TASK
Every line below needs to be printed again exactly, without any of its pictures.

SOURCE DATA

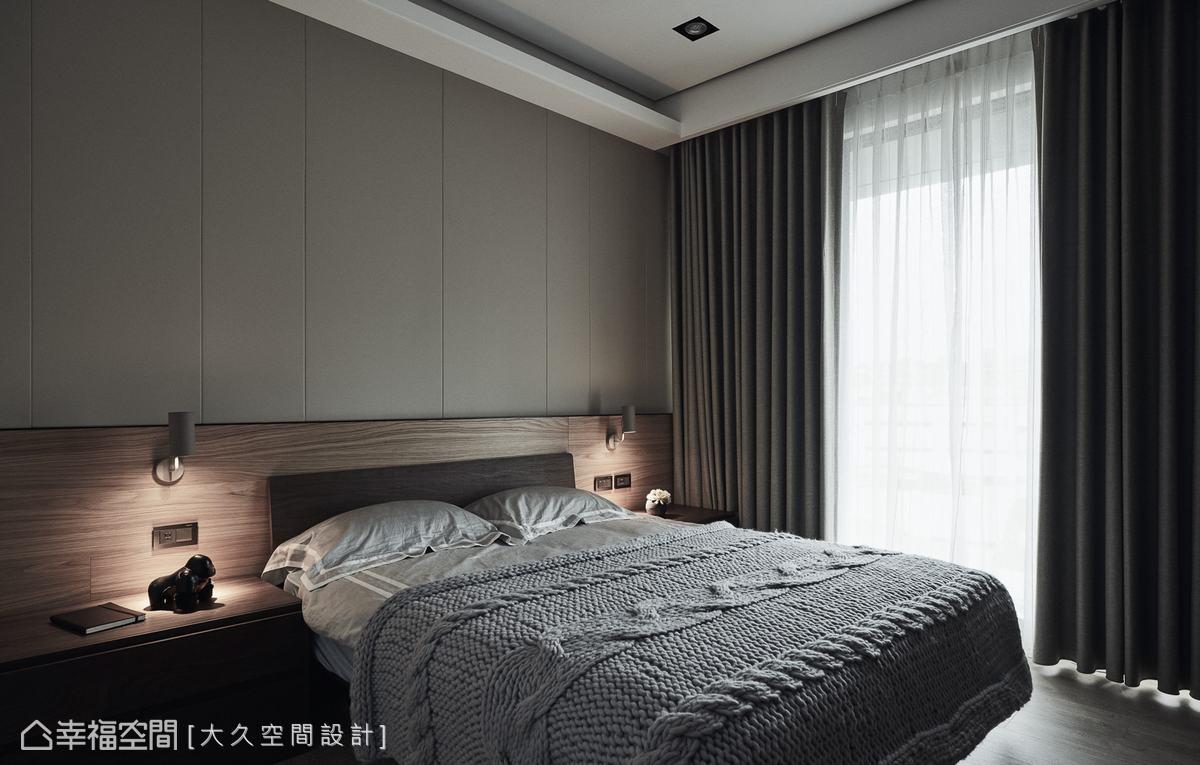床頭背板用異材質與橫豎線條打造層次感,木質感床頭板搭配床頭燈,更烘托出飯店的休閒質感。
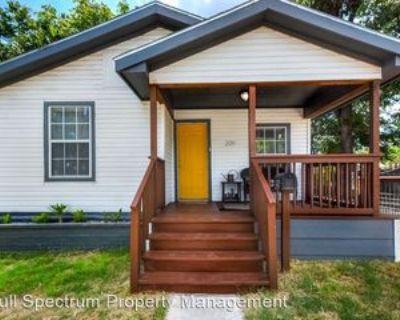 209 Saint James, San Antonio, TX 78202 3 Bedroom House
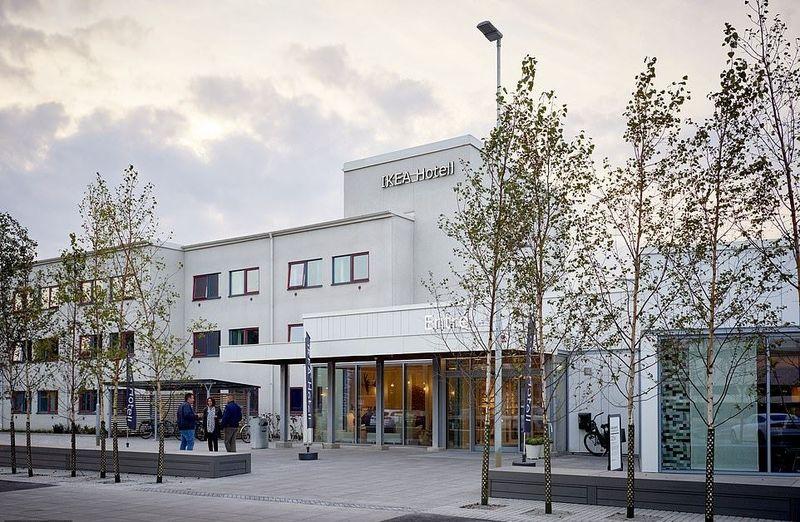 Inilah IKEA Hotell di Kota Almhult, Swedia. Di sinilah toko pertama IKEA dibangun. Selain hotel ini, juga ada Museum IKEA. (dok. IKEAHotell)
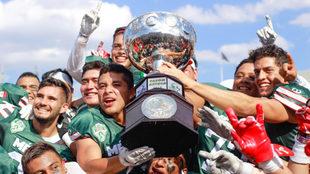 Los jugadores mexicanos levantan el trofeo.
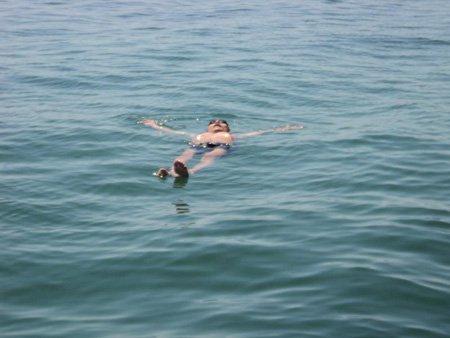 Phương pháp để nổi trên nước lâu không cần cử động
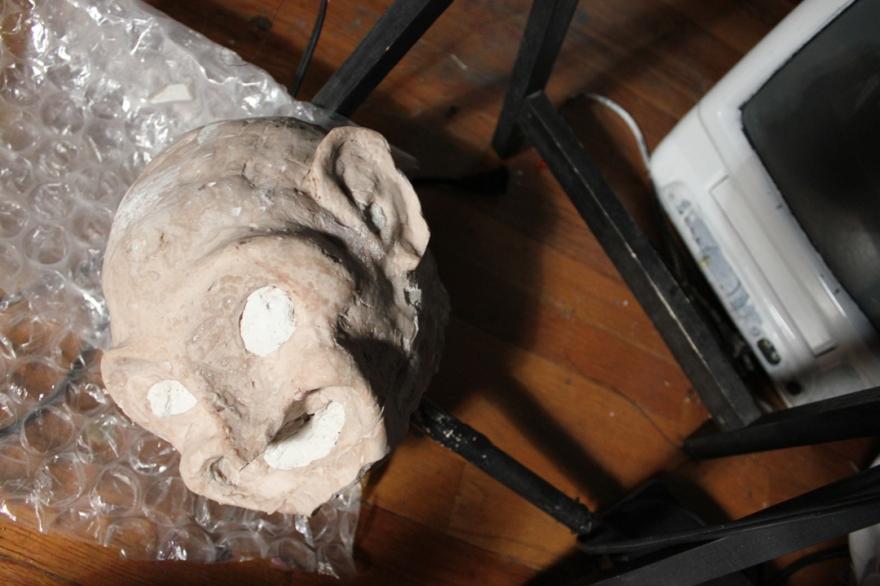 13 sculptedhead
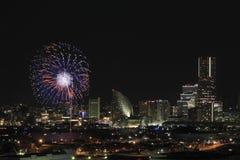 Fyrverkerier i Yokohama portfestival på Japan Royaltyfria Bilder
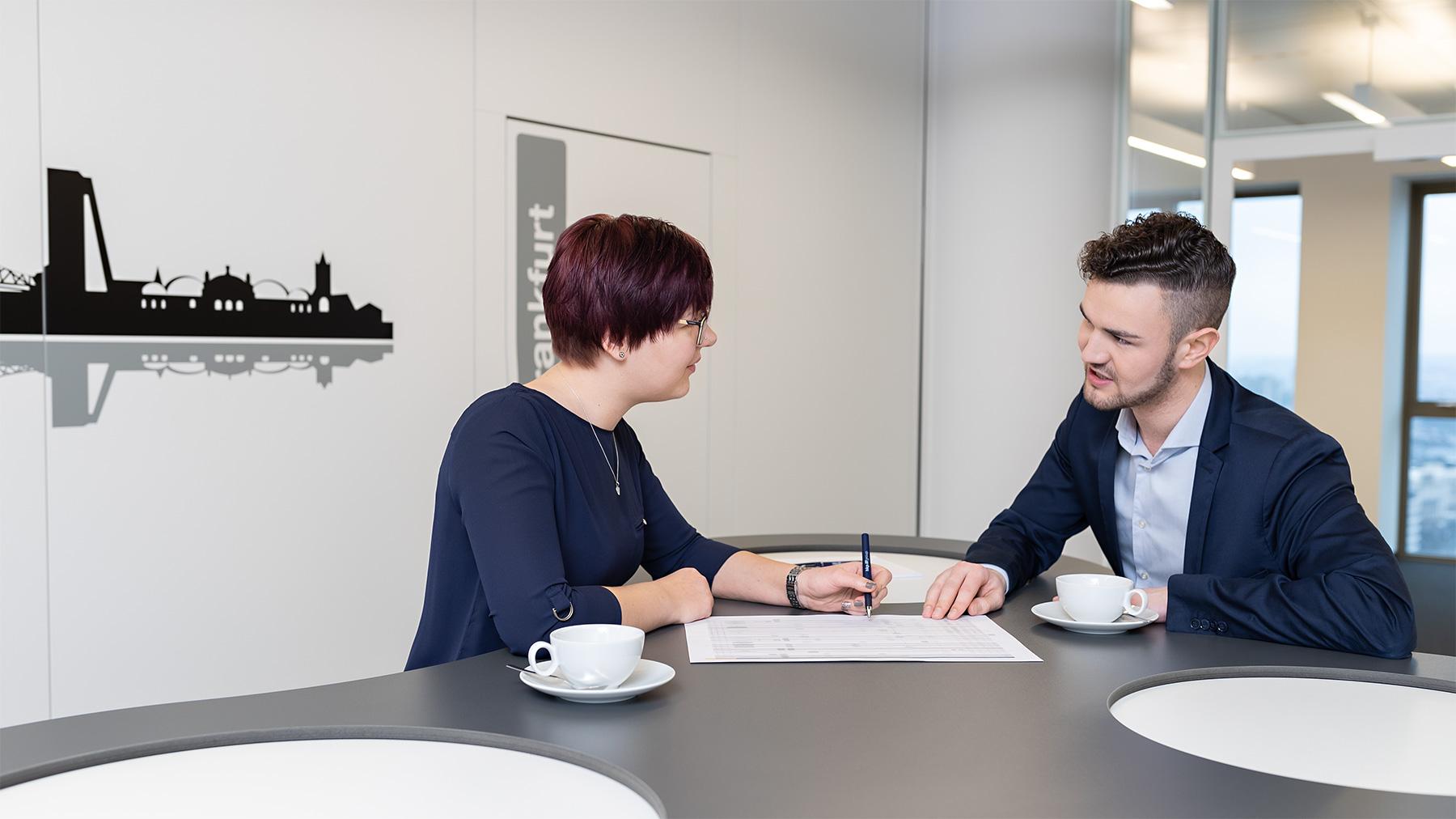 Business Portrait Frankfurt Corporate Photography Mitarbeiterfoto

ANSWER AREA
床頭背板用異材質與橫豎線條打造層次感,木質感床頭板搭配床頭燈,更烘托出飯店的休閒質感。
 209 Saint James, San Antonio, TX 78202 3 Bedroom House
 Inilah IKEA Hotell di Kota Almhult, Swedia. Di sinilah toko pertama IKEA dibangun. Selain hotel ini, juga ada Museum IKEA. (dok. IKEAHotell)
 Los jugadores mexicanos levantan el trofeo.
 Phương pháp để nổi trên nước lâu không cần cử động
 13 sculptedhead
 Fyrverkerier i Yokohama portfestival på Japan Royaltyfria Bilder
 Business Portrait Frankfurt Corporate Photography Mitarbeiterfoto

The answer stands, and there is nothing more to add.